Financial lines insurance market: what you need to know as a NED in 2023
Navigating today’s business environment is a huge task. Tightening regulations, increasing class action litigation, emerging technologies and increasing level of public and government scrutiny are all challenges presented to directors and officers.
There are also emerging risks such as increasingly sophisticated cyber-attacks, climate change, and modern slavery within the global supply chain, all of which drive claimants to bring legal proceedings against company directors and boards of businesses.
In this blog, Francis Kean, D&O expert from McGill and Partners insurance brokers explains what the likely trends will be in the financial lines insurance market in 2023.

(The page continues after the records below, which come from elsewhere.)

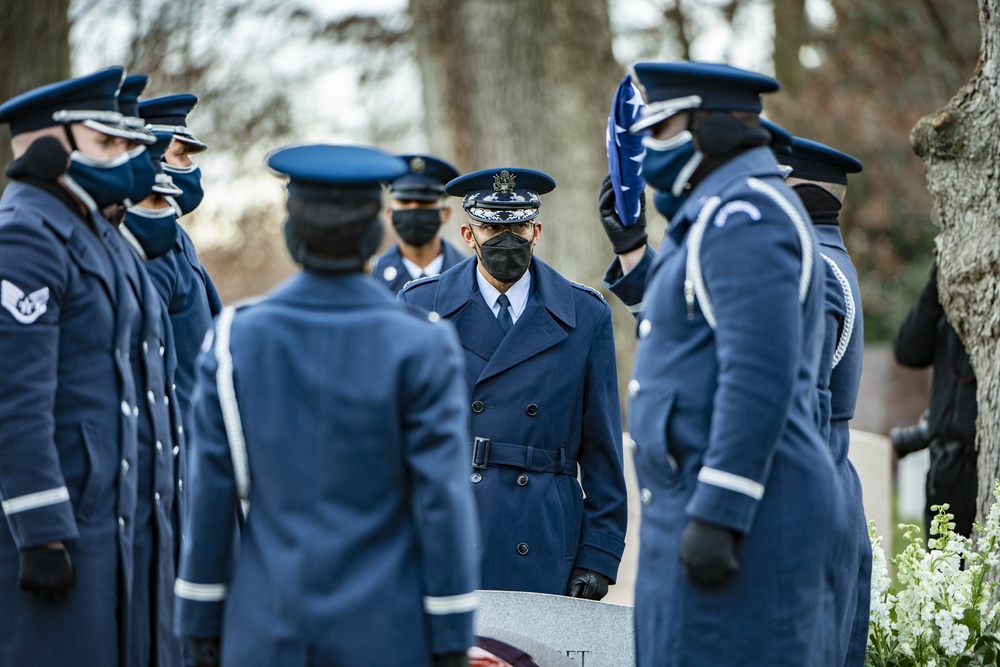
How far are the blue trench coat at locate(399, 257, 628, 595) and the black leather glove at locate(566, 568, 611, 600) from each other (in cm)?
3

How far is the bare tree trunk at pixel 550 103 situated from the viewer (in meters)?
11.6

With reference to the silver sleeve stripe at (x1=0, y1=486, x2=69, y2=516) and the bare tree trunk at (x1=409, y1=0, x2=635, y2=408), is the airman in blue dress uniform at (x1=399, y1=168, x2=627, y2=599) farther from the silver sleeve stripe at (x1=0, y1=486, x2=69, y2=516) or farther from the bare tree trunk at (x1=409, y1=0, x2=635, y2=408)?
the bare tree trunk at (x1=409, y1=0, x2=635, y2=408)

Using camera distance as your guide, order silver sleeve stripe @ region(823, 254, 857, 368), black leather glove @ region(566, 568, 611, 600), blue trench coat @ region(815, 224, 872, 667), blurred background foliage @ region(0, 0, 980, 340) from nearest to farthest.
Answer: blue trench coat @ region(815, 224, 872, 667)
silver sleeve stripe @ region(823, 254, 857, 368)
black leather glove @ region(566, 568, 611, 600)
blurred background foliage @ region(0, 0, 980, 340)

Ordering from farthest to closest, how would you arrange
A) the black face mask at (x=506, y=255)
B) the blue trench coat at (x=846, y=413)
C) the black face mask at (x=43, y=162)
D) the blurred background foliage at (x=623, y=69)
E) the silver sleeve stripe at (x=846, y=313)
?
the blurred background foliage at (x=623, y=69) < the black face mask at (x=506, y=255) < the silver sleeve stripe at (x=846, y=313) < the blue trench coat at (x=846, y=413) < the black face mask at (x=43, y=162)

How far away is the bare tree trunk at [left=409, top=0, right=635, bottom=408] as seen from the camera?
1162 centimetres

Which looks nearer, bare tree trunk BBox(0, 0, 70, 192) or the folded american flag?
the folded american flag

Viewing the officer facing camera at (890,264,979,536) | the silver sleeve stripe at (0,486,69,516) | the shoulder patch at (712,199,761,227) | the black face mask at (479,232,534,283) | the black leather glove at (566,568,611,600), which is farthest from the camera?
the officer facing camera at (890,264,979,536)

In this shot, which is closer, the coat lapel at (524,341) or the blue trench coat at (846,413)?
the blue trench coat at (846,413)

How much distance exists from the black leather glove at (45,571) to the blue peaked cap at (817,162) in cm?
306

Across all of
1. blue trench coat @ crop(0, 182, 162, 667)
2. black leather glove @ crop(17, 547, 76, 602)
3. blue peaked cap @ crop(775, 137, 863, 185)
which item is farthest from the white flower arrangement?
black leather glove @ crop(17, 547, 76, 602)

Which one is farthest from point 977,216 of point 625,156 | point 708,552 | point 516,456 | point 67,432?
point 67,432

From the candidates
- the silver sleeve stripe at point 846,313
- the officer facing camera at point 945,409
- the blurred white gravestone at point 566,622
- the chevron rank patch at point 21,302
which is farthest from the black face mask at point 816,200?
the chevron rank patch at point 21,302

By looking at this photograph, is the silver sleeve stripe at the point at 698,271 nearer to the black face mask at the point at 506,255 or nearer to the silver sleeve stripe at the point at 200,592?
the silver sleeve stripe at the point at 200,592

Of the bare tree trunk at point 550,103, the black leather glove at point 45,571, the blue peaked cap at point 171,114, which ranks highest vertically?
the bare tree trunk at point 550,103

An increasingly benign D&O Market
The significant softening of the D&O insurance market in all industry sectors, particularly for those policyholders who are able to articulate a good risk profile, already evident in 2022 will continue into 2023 driven by increased competition from new entrants to the market.
Explanation
The most significant constraint on competition during the hard market came from the downshift in the limits which major insurers were willing to deploy on individual risks as they sought to reduce portfolio volatility in the face of rising claims. That landscape has already changed. Shifting market dynamics, aggressive insurer growth targets and some significant policyholder withdrawals from the market led to a material softening of conditions in the second half of the year. In addition, policyholders have detected an increased market appetite as recent market entrants shift their strategies from initial book building on an excess only basis to cater for a desire more market leading primary and low excess positions.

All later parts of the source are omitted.